What is needed to productionize multivendor disaggregated systems?
There are a few practical considerations to keep in mind about disaggregated architectures. First, the ideal ratio of prefill and decode nodes varies based on the workload. In a real production system, this ratio will vary dynamically. Splitwise solves this problem by reserving some GPUs for either prefill or decode, whatever is needed based on the current application needs.

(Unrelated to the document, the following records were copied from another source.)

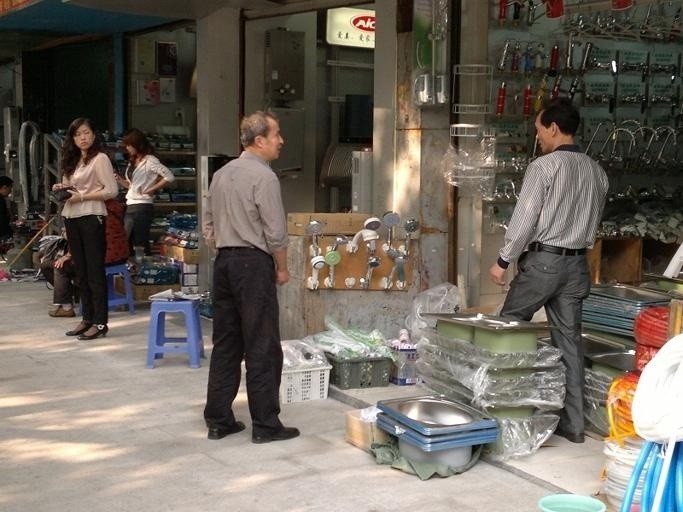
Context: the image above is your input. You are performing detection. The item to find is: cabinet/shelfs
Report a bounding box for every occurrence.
[44,134,198,252]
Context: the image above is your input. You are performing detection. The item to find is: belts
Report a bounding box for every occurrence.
[528,241,586,257]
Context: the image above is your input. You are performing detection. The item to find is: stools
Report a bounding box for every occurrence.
[146,298,204,369]
[79,265,134,316]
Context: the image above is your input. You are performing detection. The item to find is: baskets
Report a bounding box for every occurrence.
[390,348,425,385]
[279,362,333,403]
[326,352,393,389]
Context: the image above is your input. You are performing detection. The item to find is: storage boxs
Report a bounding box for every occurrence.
[345,406,390,454]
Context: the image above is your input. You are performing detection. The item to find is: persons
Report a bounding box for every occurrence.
[202,111,301,442]
[114,128,175,256]
[488,97,609,443]
[52,117,118,340]
[0,175,15,255]
[48,199,129,316]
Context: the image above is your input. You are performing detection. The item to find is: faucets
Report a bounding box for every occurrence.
[496,0,683,171]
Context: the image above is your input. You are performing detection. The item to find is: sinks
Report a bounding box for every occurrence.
[374,281,682,466]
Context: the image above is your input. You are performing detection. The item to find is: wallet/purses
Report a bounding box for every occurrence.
[52,185,77,201]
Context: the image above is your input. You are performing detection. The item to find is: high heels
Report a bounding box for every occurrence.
[66,320,108,340]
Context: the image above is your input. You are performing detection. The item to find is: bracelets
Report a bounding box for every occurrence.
[81,194,84,202]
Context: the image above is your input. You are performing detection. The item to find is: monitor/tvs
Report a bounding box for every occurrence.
[317,7,375,52]
[338,94,372,142]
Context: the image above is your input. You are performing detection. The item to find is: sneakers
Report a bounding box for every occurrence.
[50,305,76,317]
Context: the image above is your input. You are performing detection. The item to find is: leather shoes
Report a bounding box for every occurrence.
[209,422,245,440]
[252,427,299,442]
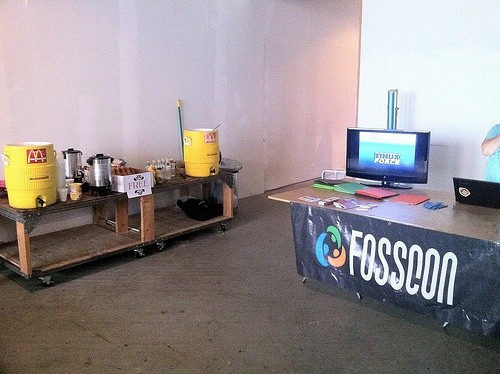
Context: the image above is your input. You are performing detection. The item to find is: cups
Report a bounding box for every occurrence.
[65,179,74,194]
[69,182,82,201]
[58,188,68,201]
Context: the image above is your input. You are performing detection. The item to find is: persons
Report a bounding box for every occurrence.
[481,124,499,183]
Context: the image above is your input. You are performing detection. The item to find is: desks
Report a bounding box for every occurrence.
[267,178,500,340]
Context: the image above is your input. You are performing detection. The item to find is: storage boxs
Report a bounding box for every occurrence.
[111,171,154,193]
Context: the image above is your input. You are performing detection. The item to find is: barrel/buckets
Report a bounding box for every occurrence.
[183,128,219,177]
[87,153,114,195]
[61,148,83,183]
[0,141,57,209]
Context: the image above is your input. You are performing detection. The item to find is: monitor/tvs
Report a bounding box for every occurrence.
[347,127,431,190]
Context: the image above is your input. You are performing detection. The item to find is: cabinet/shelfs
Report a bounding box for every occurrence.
[0,166,239,288]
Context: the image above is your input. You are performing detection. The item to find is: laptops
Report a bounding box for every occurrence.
[452,177,500,210]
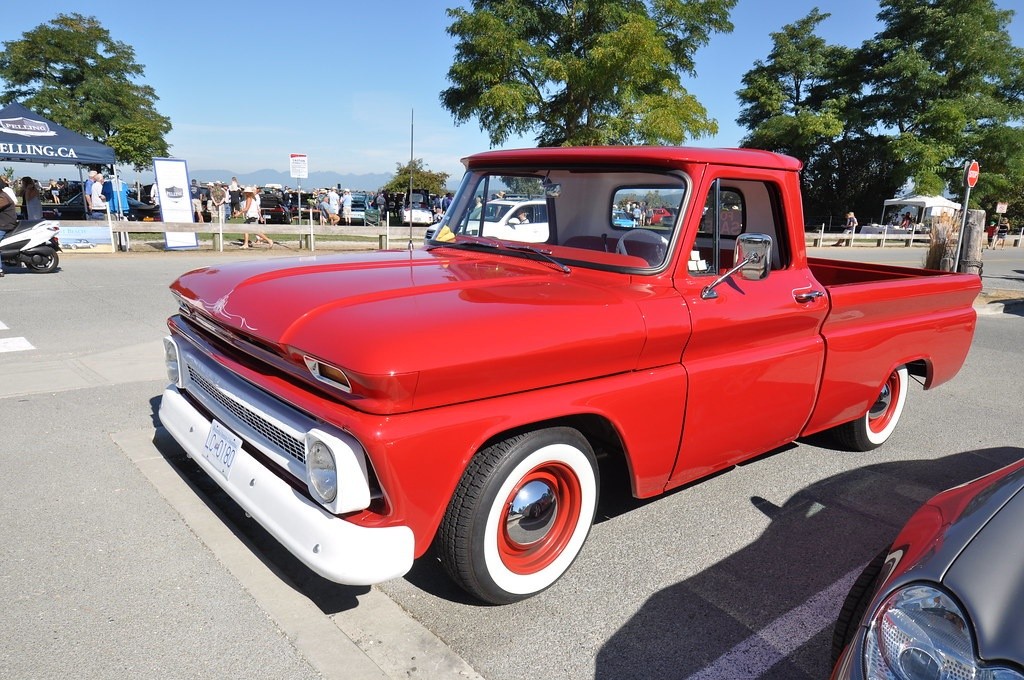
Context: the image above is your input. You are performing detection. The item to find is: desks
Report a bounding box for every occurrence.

High-level architecture of Splitwise, which maintains 3 pools of GPUs: a prefill pool, and decode pool, and a mixed pool. Source: Patel et al.
Instead of dedicating pools of hardware for specific workload stages, we could adopt a dynamic scheduling model that treats all accelerators as part of a single, shared pool of resources. Tasks such as prefill and decode would be dynamically assigned to the most suitable accelerator based on current availability and workload needs, which improves utilization by avoiding static, per-stage earmarking of resources.
Another improvement would be generalizing disaggregation beyond simply splitting prefill and decode. Agentic systems, which can contain multiple models and non-model stages, can be dynamically partitioned, with each partition being matched to the hardware that is best-suited to that part of the workload. Adopting a heterogeneous pool of accelerators supports better efficiency here, because then these different slices can be run on hardware that best matches their specific needs.
Another aspect to consider is the KV cache transfer, where the KV cache needs to be sent from the prefill node to the decode node. This transfer is required by any disaggregated system, and it only affects the time to the second token (the cache only needs to be transferred once). However, there are ways of pipelining the KV cache transfer to significantly reduce latency, such as the approach proposed by the Splitwise authors. Their pipelined cache transfer shows 5-10ms of latency, which is not large in the context of a query's total latency.

Two modes of KV cache transfer described in Splitwise: serialized, which waits until the prefill phase to complete before sending the KV cache, versus optimized, which sends the KV cache over layer by layer when each layer is ready. Source: Patel et al.

Latency for KV cache transfer modes measured by Splitwise authors. Layer-by-layer transfer provides significantly lower latency overhead as the number of tokens increases. Source: Patel et al.
In multivendor systems, the KV cache format actually varies across different accelerator vendors. This means that the KV cache needs to be translated into the new format sometime during the transfer process. For B200 to Gaudi 3, it involves a few transposes of the cache. We've measured this translation, and it adds negligible latency in practice: on the order of 20-50 microseconds.
Another major aspect to productionizing LLMs across multivendor hardware is the software infrastructure. Today, systems like vLLM and llm-d can deploy LLM inference across different hardware, but platform support is still uneven. As of today, it's challenging to disaggregate the same workload across multivendor accelerator types. If you're interested in that problem, watch this space.
Closing thoughts
Multivendor disaggregation can improve cost efficiency while preserving high end performance in the parts of the workload where it matters most. Considering accelerators from multiple vendors offers us more options on the Pareto frontier for different resources (e.g. memory bandwidth).
NVIDIA's new Rubin CPX further validates the trend toward disaggregated inference across heterogeneous hardware. Rubin is optimized for compute intensity, and will be an excellent addition to the Pareto frontier for stages like prefill.
We are currently running detailed benchmarks across additional vendors such as AMD and across more workloads (e.g. mixture-of-expert models such as DeepSeek). Our roofline models have matched the predicted TCO and performance numbers shown above, and we'll share the expanded benchmarks and results shortly.